- **What to produce**
Could you copy every line of the data that contains "States"?

- **Source data**
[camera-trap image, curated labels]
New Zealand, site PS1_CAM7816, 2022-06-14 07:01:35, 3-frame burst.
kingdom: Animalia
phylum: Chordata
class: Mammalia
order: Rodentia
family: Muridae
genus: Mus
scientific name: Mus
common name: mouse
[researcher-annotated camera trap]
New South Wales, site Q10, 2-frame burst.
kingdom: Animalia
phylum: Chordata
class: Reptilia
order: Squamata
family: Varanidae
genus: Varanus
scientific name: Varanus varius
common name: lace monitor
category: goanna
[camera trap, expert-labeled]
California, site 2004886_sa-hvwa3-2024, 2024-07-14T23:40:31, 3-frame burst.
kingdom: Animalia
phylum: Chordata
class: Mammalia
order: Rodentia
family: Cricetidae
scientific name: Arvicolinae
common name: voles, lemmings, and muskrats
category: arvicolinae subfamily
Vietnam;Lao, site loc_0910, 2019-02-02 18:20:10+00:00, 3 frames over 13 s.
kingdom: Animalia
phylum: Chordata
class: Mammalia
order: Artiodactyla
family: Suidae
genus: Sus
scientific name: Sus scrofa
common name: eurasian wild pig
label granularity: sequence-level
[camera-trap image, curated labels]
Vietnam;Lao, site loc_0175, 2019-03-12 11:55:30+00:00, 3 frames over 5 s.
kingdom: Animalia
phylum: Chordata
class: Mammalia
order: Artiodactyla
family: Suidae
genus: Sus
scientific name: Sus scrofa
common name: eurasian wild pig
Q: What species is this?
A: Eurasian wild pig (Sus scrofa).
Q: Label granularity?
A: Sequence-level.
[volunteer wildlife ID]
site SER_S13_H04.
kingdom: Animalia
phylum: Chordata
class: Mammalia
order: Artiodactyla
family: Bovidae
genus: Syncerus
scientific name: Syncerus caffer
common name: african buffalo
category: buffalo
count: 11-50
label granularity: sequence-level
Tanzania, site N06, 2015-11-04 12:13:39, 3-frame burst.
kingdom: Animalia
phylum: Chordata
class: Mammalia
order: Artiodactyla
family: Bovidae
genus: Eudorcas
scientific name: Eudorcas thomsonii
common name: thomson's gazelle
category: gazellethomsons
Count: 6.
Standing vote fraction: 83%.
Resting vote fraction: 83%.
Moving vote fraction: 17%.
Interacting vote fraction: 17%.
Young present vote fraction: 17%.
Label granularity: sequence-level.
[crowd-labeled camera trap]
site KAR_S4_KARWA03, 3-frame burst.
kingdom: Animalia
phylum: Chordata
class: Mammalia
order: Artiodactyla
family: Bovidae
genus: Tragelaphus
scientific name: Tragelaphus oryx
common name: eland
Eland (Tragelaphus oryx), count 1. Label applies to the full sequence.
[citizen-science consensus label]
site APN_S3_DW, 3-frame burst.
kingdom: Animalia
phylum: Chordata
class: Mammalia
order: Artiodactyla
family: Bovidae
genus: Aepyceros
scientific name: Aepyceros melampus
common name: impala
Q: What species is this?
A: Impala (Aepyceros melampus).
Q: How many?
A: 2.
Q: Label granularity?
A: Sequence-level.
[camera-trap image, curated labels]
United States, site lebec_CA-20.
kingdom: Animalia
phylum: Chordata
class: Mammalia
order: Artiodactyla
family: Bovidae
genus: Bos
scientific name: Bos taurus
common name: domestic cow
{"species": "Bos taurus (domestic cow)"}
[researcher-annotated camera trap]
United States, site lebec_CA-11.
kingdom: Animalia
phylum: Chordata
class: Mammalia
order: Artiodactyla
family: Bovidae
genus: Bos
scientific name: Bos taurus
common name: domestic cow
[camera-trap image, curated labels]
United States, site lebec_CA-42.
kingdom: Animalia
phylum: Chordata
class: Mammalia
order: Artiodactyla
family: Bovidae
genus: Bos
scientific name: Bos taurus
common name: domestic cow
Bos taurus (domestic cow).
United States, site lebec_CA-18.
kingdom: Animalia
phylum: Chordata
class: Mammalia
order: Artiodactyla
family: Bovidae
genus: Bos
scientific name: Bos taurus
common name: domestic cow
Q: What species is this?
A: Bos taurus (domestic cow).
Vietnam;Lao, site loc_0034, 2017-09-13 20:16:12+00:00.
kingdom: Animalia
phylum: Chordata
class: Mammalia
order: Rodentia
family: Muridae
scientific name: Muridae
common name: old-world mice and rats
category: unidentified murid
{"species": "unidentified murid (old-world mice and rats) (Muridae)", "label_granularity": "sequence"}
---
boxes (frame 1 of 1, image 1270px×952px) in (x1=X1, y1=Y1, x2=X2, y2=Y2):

- **Task solution**
United States, site lebec_CA-20.
United States, site lebec_CA-11.
United States, site lebec_CA-42.
United States, site lebec_CA-18.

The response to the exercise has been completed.